Note Bluesky is architected to be downstream of PDS (personal data servers) which any user can switch to another provider, and the Bluesky app server acts as an aggregator (but anyone else can build their own aggregators — and people already have). So as Natalie notes in the post, you don’t even “have to” use the Bluesky app API to access the posts. You can get them from a third-party app server (“app view”) or even have your own. They’re all aggregating from the same data source.
Some of this is already outdated. With the switch to non-indexing relays (“Sync 1.1”), people are already running independent relays quite cheaply. There are also actual independent AppViews coming up.
Just to clarify, do you understand that this isn’t the same model as in Mastodon/ActivityPub? It isn’t a bunch of application servers “talking to each other” that different people are “on”. It’s not the kind of situation where your post goes viral and “your server” “goes offline” as a result. There’s a separation.
Data is hosted on PDSs (which are already super cheap to host and are not resource-intensive because they’re just storing data and not doing much computation). They’re not “talking to each other” or serving the web app like Mastodon servers do — they just store your commits like Git and let you subscribe to that stream. I don’t know what “relatively large” means to you as most independent PDS’s are individual people hosting their own data (so they’re actually small) but this sector is growing.
Then, there’s relays (not a lot now but again, they’re now much cheaper to run since Sync 1.1 updates).
And then there’s AppViews (which are more expensive to run because it’s like running an actual app backend with database and all that). Which isn’t too bad if you serve a smaller userbase but is harder if you want to serve millions of people like Bluesky’s own AppView does. Normal considerations of “running a web app for millions of users” apply here. But keep in mind that people on all backends see exactly the same data — it’s not being sent back and forth like messages between “federated servers” like on Mastodon. It’s being aggregated from the entire network via relay(s). So if I want to run a Bluesky backend (aka AppView) for a small group of people, I can do that relatively cheap and see the same content as the rest of the network sees. If my content goes viral, my servers won’t go down because going viral has nothing to do with the load on AppView. The load on AppView is just about how many people are hitting my own backend from their browsers (apps) — nothing to do with which server I have chosen to store data on (PDS) or to host my custom web app on (AppView).

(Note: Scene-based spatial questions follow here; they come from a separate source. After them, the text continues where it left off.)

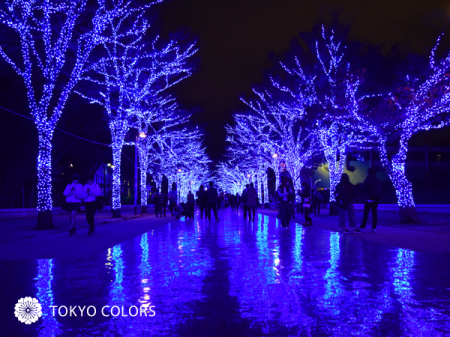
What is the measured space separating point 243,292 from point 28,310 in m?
2.37

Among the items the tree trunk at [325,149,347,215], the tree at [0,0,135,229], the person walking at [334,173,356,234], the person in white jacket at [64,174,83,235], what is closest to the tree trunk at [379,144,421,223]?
the person walking at [334,173,356,234]

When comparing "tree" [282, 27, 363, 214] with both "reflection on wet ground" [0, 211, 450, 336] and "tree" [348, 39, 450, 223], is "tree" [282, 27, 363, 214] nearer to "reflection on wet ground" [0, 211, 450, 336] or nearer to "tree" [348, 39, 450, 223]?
"tree" [348, 39, 450, 223]

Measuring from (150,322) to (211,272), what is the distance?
9.33 feet

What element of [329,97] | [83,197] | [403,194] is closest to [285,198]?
[403,194]

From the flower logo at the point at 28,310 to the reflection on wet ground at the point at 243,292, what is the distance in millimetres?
77

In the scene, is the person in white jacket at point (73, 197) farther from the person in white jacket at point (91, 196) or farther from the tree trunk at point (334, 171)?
the tree trunk at point (334, 171)

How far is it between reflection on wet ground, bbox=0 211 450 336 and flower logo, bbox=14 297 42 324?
0.08 metres

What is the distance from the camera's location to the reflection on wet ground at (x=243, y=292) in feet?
13.6

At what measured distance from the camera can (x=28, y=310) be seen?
15.7 feet

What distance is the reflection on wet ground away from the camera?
416 cm

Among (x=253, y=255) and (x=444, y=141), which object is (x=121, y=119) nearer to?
(x=253, y=255)

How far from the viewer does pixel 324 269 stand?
7250 mm

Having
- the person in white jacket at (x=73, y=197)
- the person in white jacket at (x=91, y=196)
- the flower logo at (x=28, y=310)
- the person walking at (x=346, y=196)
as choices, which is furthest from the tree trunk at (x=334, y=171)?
the flower logo at (x=28, y=310)

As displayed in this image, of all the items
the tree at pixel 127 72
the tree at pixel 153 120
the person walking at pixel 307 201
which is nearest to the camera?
the person walking at pixel 307 201
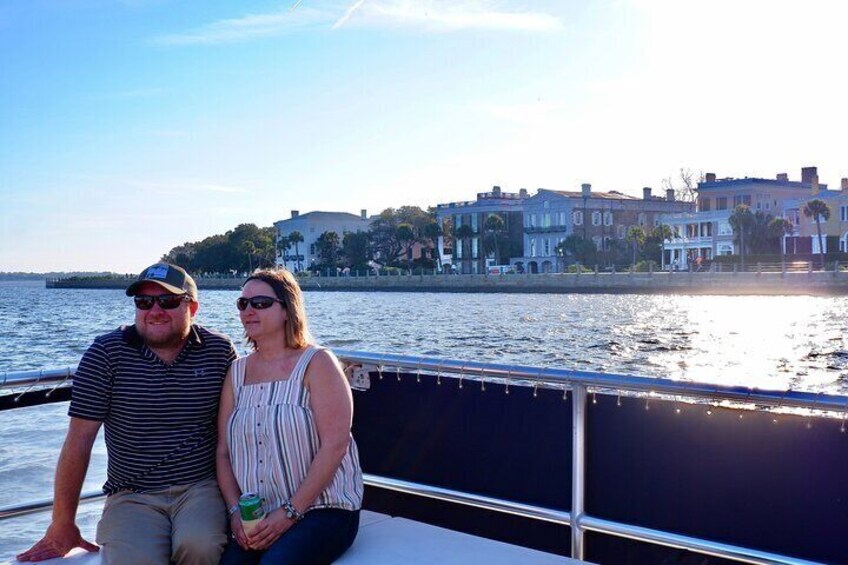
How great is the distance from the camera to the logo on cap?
3.36 meters

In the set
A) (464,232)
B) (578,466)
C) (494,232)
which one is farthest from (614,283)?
(578,466)

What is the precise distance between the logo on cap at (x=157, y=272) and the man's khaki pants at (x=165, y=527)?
0.74 metres

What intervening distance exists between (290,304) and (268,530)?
30.7 inches

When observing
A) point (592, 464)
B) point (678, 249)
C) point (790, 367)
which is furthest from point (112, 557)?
point (678, 249)

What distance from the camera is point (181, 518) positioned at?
3219mm

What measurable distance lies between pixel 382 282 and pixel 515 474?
88563 mm

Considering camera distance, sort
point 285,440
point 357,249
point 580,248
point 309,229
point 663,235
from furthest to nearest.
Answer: point 309,229 < point 357,249 < point 580,248 < point 663,235 < point 285,440

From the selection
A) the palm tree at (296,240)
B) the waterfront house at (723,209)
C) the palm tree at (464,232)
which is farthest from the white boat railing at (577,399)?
the palm tree at (296,240)

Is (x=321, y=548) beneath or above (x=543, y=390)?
beneath

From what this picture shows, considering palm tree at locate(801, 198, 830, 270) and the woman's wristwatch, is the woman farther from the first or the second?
palm tree at locate(801, 198, 830, 270)

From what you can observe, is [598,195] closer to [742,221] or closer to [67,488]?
[742,221]

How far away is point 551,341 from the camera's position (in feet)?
111

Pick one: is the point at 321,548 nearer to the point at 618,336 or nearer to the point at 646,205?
the point at 618,336

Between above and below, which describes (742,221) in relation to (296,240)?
below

So when you say “list of servers”, what kind of servers are you referring to? They all have different incentives to run (I’ve enumerated them above) and different relation to the user (PDS is something you choose, akin to hosting; AppView is determined by your client; relay is kind of behind the scenes and determined by AppView). And if you’re concerned about the load, I want to better understand which scenario you’re describing.